Source page: McKinsey & Company
Commentary
Curb your crisis: Preparing for risk today can prevent disaster tomorrow
Risk | Strategy
December 16, 2020 – We looked at three potential crisis scenarios across three sectors and found that pairs of companies with much—but not everything—in common could view the same risk differently. Brand identity and supply-chain resilience are most affected across the grid.
To read the article, see “The disaster you could have stopped: Preparing for extraordinary risks,” December 15, 2020.
customizer here
Visual form
Scenario attribute matrix.
Layout / body structure
The chart is a table-like matrix divided into three scenario columns, each comparing a pair of companies within a sector. Read each scenario from top to bottom across the listed attributes, then compare left company versus right company before moving to the next scenario.
What is being compared
The chart compares how the same crisis risk can affect paired companies differently depending on operating model, business value proposition, or organizational culture. It does that across six attributes, including customer loyalty, brand identity, supply-chain resilience, psychological safety, inventory durability, and financial stability.
Measurement system
The chart is categorical rather than numeric. Each square is color coded as weak, stable, or strong attribute, and the bottom rows summarize certainty of impact and whole-company impact for each company pair.
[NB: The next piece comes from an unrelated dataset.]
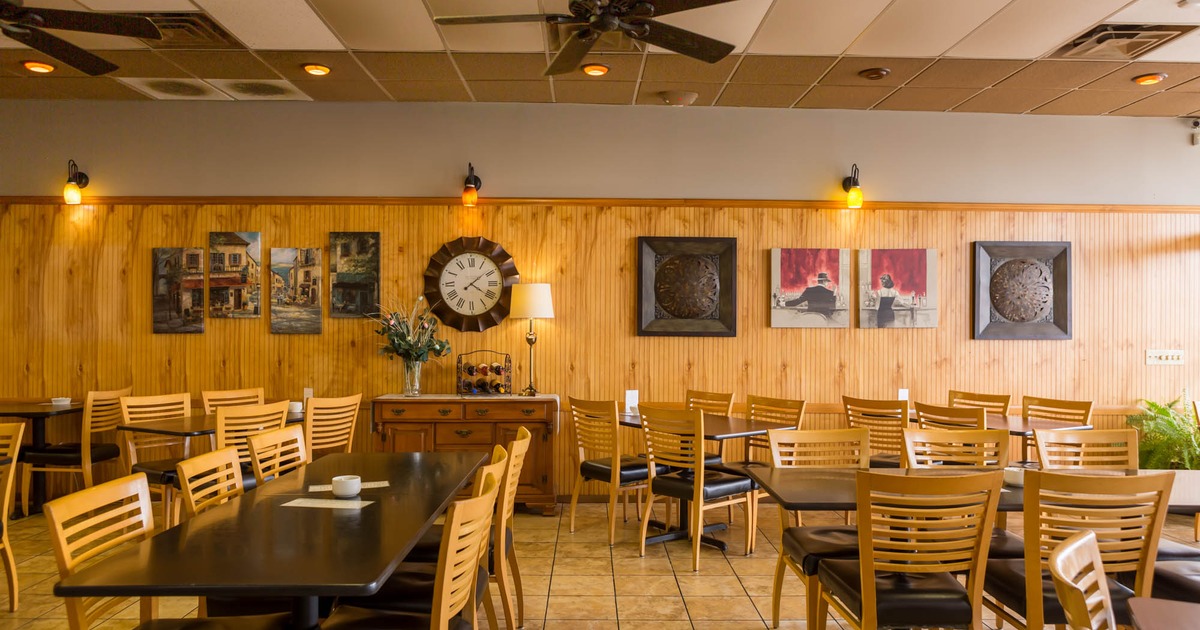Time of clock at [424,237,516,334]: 4:08
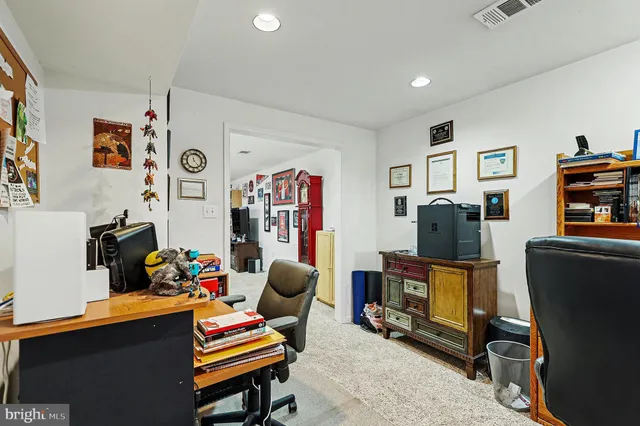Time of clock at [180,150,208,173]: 11:23
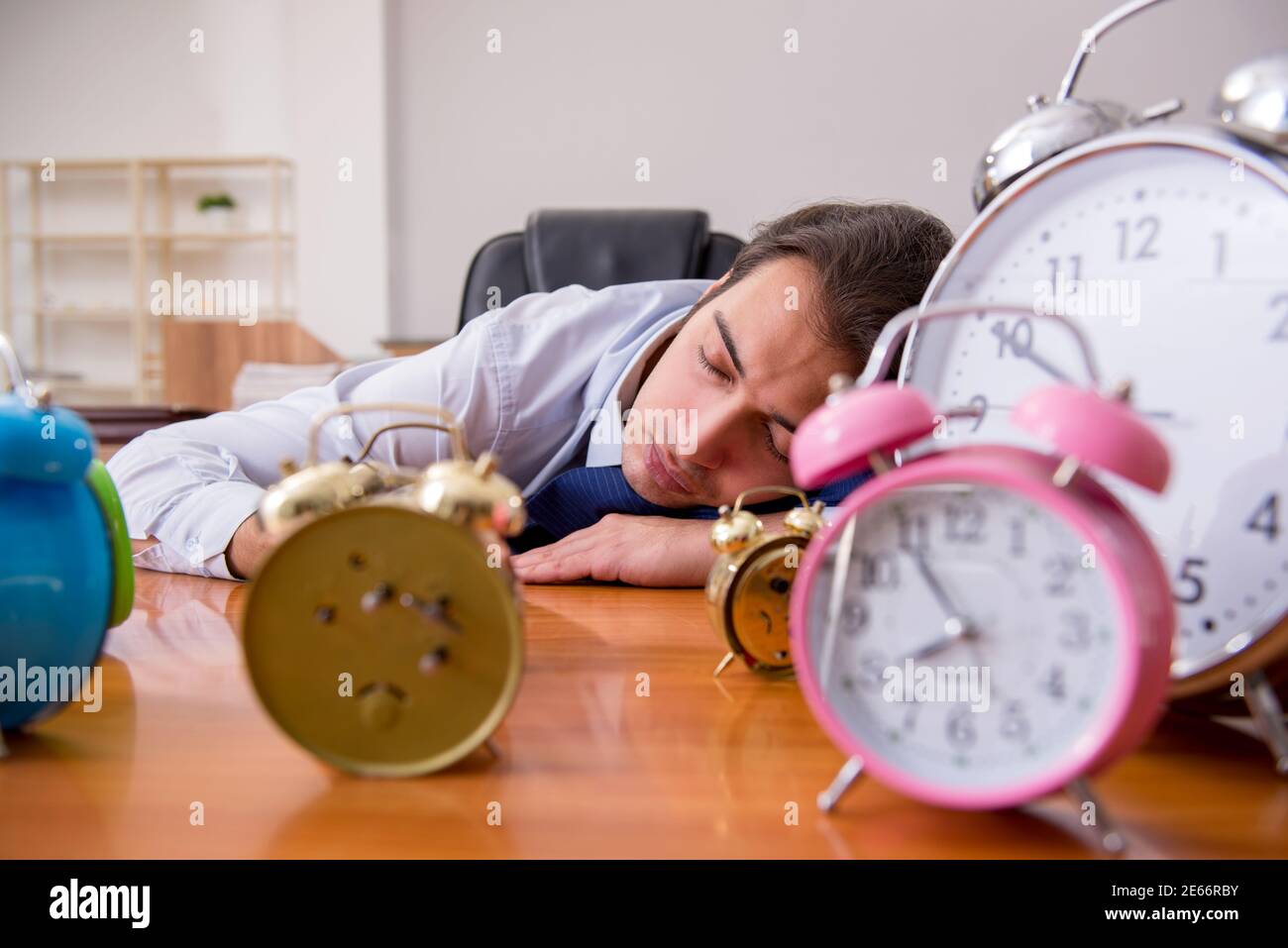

Visible structure inside the graphic
Three scenario blocks span the page: electronics companies A and B, trendy fashion company C versus traditional fashion company D, and automaker E versus automaker F. Within each block, colored squares mark the strength of the six attributes, and the final two rows state the certainty and whole-company impact levels such as high or medium.
Main takeaway from the visual
Different combinations of company attributes produce meaningfully different crisis outcomes even when companies face the same external shock. The contrasting square patterns within each pair make it clear that resilience depends on internal configuration, not just industry exposure.
Key standout values or extremes
Scenario 1 shows the strongest divergence in whole-company impact, with Electronics company B marked high and company A marked medium despite facing the same business-value proposition. Scenario 3 shows especially sharp differences in psychological safety and financial stability between the two automakers, while Scenario 2 contrasts weak inventory durability for trendy fashion company C against stronger inventory durability for traditional fashion company D.
Controls / sequence, when applicable
This is a static chart image with no in-chart controls to operate.
Companion media, when applicable
There is no separate companion audio or video; the chart image is the full visual on this page.